LLMChain
A Ruby gem for interacting with Large Language Models (LLMs) through a unified interface, with native Ollama and local model support.
Features
- Unified interface for multiple LLMs (Qwen, Llama2, Mistral, etc.)
- Native Ollama integration for local models
- Prompt templating system
- Streaming response support
- RAG-ready with vector database integration
- Automatic model verification
Installation
Add to your Gemfile:
gem 'llm_chain'
Or install directly:
gem install llm_chain
Prerequisites
Install Ollama
Pull desired models:
ollama pull qwen:7b
ollama pull llama2:13b
Usage
basic example:
require 'llm_chain'
memory = LLMChain::Memory::Array.new(max_size: 1)
chain = LLMChain::Chain.new(model: "qwen3:1.7b", memory: memory)
puts chain.ask("What is 2+2?")
Using redis as redistributed memory store:
# redis_url: 'redis://localhost:6379' is default or either set REDIS_URL env var
# max_size: 10 is default
# namespace: 'llm_chain' is default
memory = LLMChain::Memory::Redis.new(redis_url: 'redis://localhost:6379', max_size: 10, namespace: 'my_app')
chain = LLMChain::Chain.new(model: "qwen3:1.7b", memory: memory)
puts chain.ask("What is 2+2?")
Model-specific Clients:
# Qwen with custom options (Without RAG support)

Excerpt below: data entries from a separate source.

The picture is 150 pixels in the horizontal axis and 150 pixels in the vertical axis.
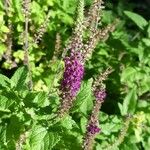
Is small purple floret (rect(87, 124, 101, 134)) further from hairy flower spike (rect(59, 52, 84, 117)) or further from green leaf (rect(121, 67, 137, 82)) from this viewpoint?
green leaf (rect(121, 67, 137, 82))

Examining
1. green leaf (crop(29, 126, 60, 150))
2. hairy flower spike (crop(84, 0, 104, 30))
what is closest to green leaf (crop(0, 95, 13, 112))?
green leaf (crop(29, 126, 60, 150))

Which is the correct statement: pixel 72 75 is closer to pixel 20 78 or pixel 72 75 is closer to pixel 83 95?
pixel 83 95

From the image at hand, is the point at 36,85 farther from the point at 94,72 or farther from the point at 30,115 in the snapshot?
the point at 30,115

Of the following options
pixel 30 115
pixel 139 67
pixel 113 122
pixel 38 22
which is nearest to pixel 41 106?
pixel 30 115

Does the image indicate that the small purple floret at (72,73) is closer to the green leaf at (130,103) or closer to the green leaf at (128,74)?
the green leaf at (130,103)

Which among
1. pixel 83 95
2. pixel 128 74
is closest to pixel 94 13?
pixel 83 95

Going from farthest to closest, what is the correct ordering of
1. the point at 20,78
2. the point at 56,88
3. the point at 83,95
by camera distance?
the point at 56,88
the point at 20,78
the point at 83,95
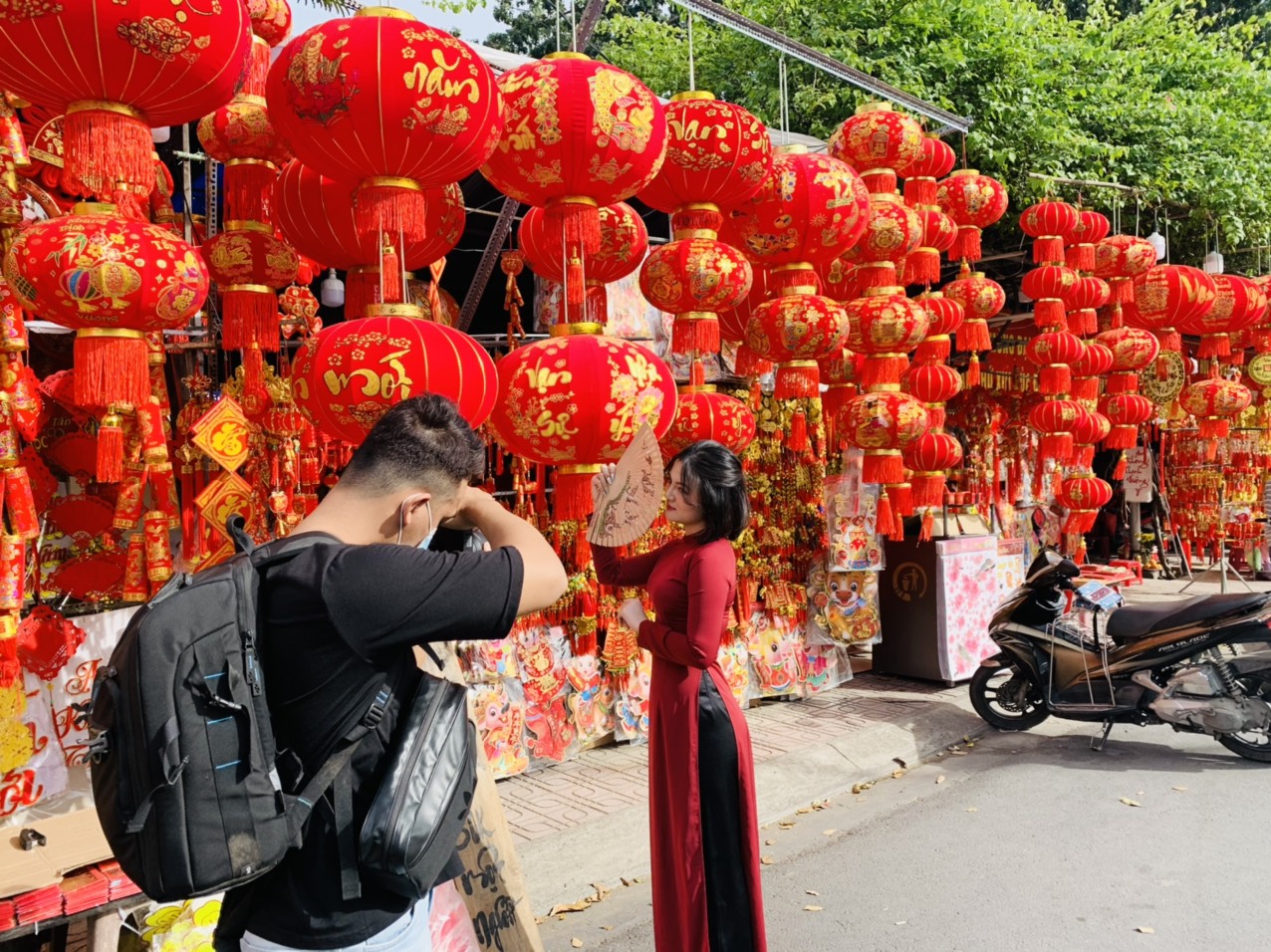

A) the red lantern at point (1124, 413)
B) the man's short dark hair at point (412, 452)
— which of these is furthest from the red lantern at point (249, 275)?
the red lantern at point (1124, 413)

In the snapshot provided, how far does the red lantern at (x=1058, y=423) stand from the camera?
19.5 feet

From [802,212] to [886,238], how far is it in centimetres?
83

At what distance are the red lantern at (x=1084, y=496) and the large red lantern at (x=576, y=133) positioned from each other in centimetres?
506

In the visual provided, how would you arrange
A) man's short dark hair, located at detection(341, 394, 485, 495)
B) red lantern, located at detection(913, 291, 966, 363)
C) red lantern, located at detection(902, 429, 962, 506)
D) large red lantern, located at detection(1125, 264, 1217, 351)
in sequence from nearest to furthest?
man's short dark hair, located at detection(341, 394, 485, 495) < red lantern, located at detection(902, 429, 962, 506) < red lantern, located at detection(913, 291, 966, 363) < large red lantern, located at detection(1125, 264, 1217, 351)

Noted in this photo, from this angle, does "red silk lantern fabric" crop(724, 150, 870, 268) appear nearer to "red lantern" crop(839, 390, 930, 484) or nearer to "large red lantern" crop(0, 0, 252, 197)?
"red lantern" crop(839, 390, 930, 484)

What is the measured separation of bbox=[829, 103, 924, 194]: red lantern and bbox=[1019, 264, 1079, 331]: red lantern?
81.8 inches

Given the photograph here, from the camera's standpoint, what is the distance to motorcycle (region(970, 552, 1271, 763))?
5164mm

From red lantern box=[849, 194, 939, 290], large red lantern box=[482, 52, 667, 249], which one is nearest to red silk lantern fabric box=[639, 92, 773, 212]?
large red lantern box=[482, 52, 667, 249]

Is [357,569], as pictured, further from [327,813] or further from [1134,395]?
[1134,395]

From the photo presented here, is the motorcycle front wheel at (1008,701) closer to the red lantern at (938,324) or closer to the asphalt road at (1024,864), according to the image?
the asphalt road at (1024,864)

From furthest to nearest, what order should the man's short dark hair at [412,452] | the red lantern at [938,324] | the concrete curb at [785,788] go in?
the red lantern at [938,324] → the concrete curb at [785,788] → the man's short dark hair at [412,452]

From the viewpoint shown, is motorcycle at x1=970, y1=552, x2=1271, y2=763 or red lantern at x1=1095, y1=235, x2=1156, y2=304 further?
red lantern at x1=1095, y1=235, x2=1156, y2=304

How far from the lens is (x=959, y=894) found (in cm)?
366

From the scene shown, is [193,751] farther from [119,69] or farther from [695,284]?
[695,284]
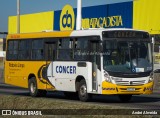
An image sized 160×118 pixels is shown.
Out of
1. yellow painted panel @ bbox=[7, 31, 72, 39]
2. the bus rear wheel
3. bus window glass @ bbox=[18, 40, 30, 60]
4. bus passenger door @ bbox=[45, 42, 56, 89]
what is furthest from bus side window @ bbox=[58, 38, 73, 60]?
bus window glass @ bbox=[18, 40, 30, 60]

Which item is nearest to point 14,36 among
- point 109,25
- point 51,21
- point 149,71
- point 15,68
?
point 15,68

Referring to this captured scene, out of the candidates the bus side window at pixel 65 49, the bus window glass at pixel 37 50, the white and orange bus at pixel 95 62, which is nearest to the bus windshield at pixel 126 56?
the white and orange bus at pixel 95 62

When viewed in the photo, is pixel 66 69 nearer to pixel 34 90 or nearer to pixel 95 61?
pixel 95 61

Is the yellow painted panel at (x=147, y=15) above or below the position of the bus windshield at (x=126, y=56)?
above

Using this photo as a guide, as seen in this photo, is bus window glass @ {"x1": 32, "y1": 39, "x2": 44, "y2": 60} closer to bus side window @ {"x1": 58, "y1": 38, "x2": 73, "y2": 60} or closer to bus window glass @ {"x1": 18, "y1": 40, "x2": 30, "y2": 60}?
bus window glass @ {"x1": 18, "y1": 40, "x2": 30, "y2": 60}

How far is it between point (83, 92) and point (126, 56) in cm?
Result: 235

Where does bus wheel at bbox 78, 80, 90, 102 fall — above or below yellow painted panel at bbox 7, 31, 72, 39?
below

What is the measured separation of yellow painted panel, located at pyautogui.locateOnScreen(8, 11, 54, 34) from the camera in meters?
54.6

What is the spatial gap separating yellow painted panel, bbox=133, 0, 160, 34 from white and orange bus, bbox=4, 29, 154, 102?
16.0 m

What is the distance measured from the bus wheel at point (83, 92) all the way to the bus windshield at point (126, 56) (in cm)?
143

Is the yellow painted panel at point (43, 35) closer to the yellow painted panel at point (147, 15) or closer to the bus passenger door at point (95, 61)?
the bus passenger door at point (95, 61)

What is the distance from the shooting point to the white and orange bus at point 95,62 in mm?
21656

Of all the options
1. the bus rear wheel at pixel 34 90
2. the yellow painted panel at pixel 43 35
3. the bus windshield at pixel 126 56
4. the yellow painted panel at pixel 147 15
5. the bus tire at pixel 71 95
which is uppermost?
the yellow painted panel at pixel 147 15

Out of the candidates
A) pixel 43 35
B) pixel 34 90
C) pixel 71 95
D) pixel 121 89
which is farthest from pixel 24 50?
pixel 121 89
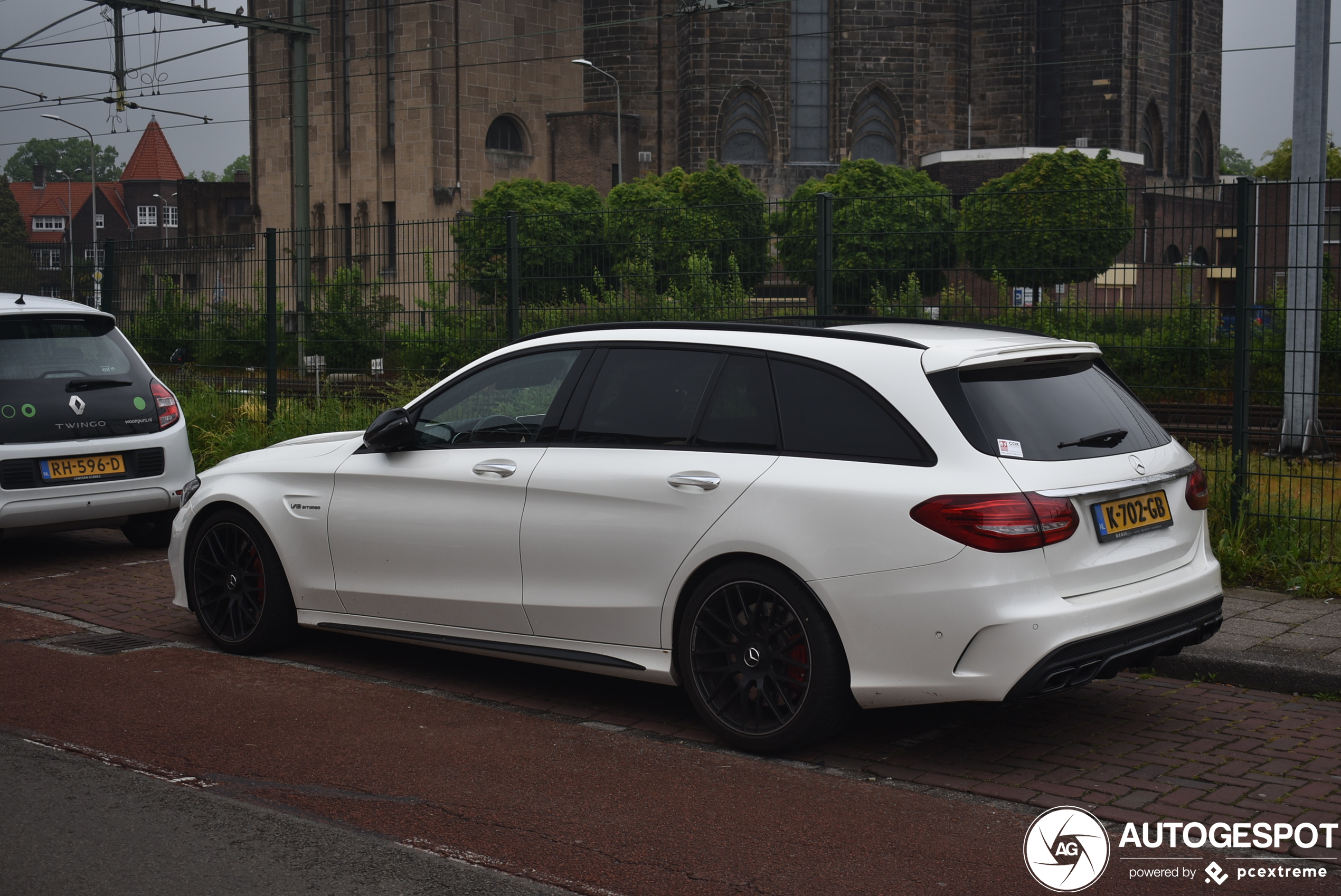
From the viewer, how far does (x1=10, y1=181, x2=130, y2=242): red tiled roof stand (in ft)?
355

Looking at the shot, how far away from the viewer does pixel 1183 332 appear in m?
7.93

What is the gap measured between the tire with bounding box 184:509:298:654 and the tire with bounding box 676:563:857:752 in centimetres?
232

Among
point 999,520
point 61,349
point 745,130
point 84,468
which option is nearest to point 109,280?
point 61,349

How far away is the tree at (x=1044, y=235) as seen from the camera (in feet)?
25.5

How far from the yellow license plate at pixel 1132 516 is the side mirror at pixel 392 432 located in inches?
115

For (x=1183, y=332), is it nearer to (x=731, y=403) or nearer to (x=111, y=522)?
(x=731, y=403)

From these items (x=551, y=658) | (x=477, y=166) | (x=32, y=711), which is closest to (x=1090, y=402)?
(x=551, y=658)

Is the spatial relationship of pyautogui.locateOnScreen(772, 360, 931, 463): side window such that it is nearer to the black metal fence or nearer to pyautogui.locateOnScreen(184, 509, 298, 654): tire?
the black metal fence

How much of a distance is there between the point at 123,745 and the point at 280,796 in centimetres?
94

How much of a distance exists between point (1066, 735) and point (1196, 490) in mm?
1060

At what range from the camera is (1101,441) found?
474 cm

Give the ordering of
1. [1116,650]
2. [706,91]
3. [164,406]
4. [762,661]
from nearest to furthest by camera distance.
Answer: [1116,650]
[762,661]
[164,406]
[706,91]

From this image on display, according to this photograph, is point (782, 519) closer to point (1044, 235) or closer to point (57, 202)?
point (1044, 235)

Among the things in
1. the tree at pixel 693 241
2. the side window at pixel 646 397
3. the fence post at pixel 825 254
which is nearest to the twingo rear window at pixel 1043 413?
the side window at pixel 646 397
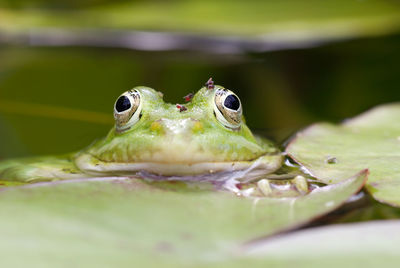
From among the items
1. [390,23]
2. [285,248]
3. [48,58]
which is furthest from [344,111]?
[48,58]

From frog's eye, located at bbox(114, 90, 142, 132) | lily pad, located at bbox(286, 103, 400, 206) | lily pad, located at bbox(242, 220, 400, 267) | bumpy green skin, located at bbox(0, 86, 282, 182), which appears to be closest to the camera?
lily pad, located at bbox(242, 220, 400, 267)

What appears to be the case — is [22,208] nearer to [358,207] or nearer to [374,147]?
[358,207]

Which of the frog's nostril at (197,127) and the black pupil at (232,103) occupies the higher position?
the black pupil at (232,103)

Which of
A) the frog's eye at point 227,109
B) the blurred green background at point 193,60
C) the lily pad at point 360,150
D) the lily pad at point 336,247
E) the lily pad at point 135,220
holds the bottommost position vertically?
the lily pad at point 336,247

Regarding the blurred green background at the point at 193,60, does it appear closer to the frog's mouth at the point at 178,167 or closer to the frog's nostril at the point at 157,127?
the frog's mouth at the point at 178,167

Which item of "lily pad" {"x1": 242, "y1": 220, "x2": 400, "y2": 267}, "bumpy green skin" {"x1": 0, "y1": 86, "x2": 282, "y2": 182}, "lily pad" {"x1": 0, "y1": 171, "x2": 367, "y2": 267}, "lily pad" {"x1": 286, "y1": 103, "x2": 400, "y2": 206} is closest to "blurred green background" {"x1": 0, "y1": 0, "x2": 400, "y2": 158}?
"lily pad" {"x1": 286, "y1": 103, "x2": 400, "y2": 206}

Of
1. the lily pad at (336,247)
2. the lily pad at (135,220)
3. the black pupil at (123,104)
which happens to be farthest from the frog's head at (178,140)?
the lily pad at (336,247)

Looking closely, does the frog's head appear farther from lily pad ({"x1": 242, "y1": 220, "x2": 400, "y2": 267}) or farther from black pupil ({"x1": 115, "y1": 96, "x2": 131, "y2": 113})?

qwen = LLMChain::Clients::Qwen.new(
model: "qwen3:1.7b",
temperature: 0.8,
top_p: 0.95
)
puts qwen.chat("Write Ruby code for Fibonacci sequence")
Streaming Responses:
LLMChain::Chain.new(model: "qwen3:1.7b").ask('How are you?', stream: true) do |chunk|
print chunk
end
Chain pattern:
chain = LLMChain::Chain.new(
model: "qwen3:1.7b",
memory: LLMChain::Memory::Array.new
)
# Conversation with context
chain.ask("What's 2^10?")
chain.ask("Now multiply that by 5")
Supported Models
Model Family | Backend/Service | Notes |
---|---|---|
OpenAI (GPT-3.5, GPT-4) | Web API | Supports all OpenAI API models (Not tested) |
LLaMA2 (7B, 13B, 70B) | Ollama | Local inference via Ollama |
Qwen/Qwen3 (0.5B-72B) | Ollama | Supports all Qwen model sizes |
Mistral/Mixtral | Ollama | Including Mistral 7B and Mixtral 8x7B (In progress) |
Gemma (2B, 7B) | Ollama | Google's lightweight models (In progress) |
Claude (Haiku, Sonnet, Opus) | Anthropic API | Web API access (In progress) |
Command R+ | Cohere API | Optimized for RAG (In progress) |
Retrieval-Augmented Generation (RAG)
# Initialize components
embedder = LLMChain::Embeddings::Clients::Local::OllamaClient.new(model: "nomic-embed-text")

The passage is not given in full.